Deb Kane, M.S., is the Vice President for Food Safety, Quality, EHSS, and Regulatory for J&J Snack Foods Corp. Ms. Kane is a Certified Instructor for HACCP and ServSafe, and is a subject matter expert in SQF, FSMA, and global standards/quality policies.
John Butts, Ph.D., is the Founder and Principal of FoodSafetyByDesign LLC, a company founded to help producers of high-risk products learn how to prevent and manage food safety risks. Dr. Butts received the NSF Lifetime Achievement Award in 2016 and was inducted into the Meat Industry Hall of Fame in 2020.
Natalie Dyenson, M.P.H., is the Chief Food Safety and Regulatory Officer for the International Fresh Produce Association (IFPA). Ms. Dyenson is an internationally recognized food safety leader in retail, foodservice, and food production in the food and beverage industry. She is a subject matter expert in quality food safety systems, HACCP, and sanitation.
Tim Jackson, Ph.D., is the Senior Science Advisor for Food Safety at the U.S. Food and Drug Administration's Center for Food Safety and Applied Nutrition (FDA CFSAN).

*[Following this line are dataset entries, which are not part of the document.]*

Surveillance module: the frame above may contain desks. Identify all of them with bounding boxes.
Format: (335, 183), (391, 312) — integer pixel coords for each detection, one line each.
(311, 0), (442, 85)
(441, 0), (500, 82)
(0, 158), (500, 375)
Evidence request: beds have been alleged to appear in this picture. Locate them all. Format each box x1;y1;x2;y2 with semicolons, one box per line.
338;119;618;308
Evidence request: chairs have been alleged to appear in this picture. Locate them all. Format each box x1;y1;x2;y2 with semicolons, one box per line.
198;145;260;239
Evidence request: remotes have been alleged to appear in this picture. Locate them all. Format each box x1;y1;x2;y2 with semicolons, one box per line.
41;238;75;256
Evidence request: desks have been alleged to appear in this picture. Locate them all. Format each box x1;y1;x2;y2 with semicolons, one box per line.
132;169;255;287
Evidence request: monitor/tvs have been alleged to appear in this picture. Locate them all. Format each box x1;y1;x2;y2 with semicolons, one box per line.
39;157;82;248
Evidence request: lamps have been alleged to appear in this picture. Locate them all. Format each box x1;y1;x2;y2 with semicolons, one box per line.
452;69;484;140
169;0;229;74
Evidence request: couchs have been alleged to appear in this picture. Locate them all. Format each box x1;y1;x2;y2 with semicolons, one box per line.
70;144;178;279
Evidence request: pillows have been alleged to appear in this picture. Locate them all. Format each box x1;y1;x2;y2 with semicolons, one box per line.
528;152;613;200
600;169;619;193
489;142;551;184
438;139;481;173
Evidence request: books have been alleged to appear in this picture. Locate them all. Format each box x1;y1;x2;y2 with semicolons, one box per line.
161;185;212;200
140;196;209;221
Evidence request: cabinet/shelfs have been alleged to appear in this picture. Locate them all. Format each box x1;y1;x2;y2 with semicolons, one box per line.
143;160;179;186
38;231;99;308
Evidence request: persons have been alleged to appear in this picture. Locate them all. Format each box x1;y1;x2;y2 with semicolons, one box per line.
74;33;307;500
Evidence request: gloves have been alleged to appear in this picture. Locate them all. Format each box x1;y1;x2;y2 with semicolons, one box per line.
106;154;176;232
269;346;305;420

Dr. Jackson is a leader in food safety research, regulation, food microbiology, and food safety for global markets, guiding the implementation of Quality Management Systems, FSMA, and the Safe Foods for Canadians Act. Dr. Jackson currently serves as the President of the International Association for Food Protection (IAFP).
Tim King, M.S., M.A., is the Founder of and a Senior Partner with Quality Matters LLC. He is a quality SME and instructor for the American Society for Quality in Milwaukee, Wisconsin. Mr. King specializes in QMS implementations, process improvement teams, and corrective action investigations.
Brendan A. Niemira, Ph.D., is a Lead Scientist for the U.S. Department of Agriculture's Agricultural Research Service (USDA ARS). His research deals with non-thermal food processing technologies such as cold plasma, pulsed light, and novel antimicrobials. Dr. Niemira is a Fellow of the Institute of Food Technologists (IFT) and a past member of the IFT Board of Directors.